● **Objectif énoncé**
Reprenez la critique du film de Ferreri, présentée dans l'extrait de page, et prolongez-la à partir de sa dernière phrase.

● **Extrait de page**
-----
Je n'ai saisi qu'à la moitié du film que la bouffe n'était en fait qu'un prétexte pour ne parler que d'une chose obsédante, une idée fixe que nous sert Ferreri ad nauseam : le sexe, et son évidente corollaire, la jouissance. Ici, chaque individu semble avoir un problème sexuel : impuissance pour Mastroianni, vie quasi-incestueuse avec sa nourrice pour Noiret, homosexualité refoulée pour Piccoli, frustration sublimée par la cuisine pour Tognazzi. Déprimés, blasés, déçus par l'existence - comme si le sexe renfermait tout l'équilibre de la vie - ils vont ingérer jusqu'à ce que mort s'ensuive des kilos de denrées, seuls éléments qu'ils ont l'illusion de pouvoir encore dominer.
-----
● **Bloc de données**
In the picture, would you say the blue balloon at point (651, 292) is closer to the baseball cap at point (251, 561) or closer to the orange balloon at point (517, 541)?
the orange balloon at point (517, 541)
-----
● **Résultat final**
L'idée de performance dans l'ingurgitation, de compétition, de rivalité masculine larvée, est ici très prégnante : ce n'est pas celui qui a la plus grosse, mais celui qui durera le plus longtemps dans ce marathon culinaire, à qui reviendra la fierté. L'homme rendu à sa sauvagerie, à son animalité, incapable de refréner ses pulsions alimentaires, régressant jusqu'au stade oral (paroles incessantes et engloutissements en continu - la bouche en action permanente) pour finalement, fatalement disparaître.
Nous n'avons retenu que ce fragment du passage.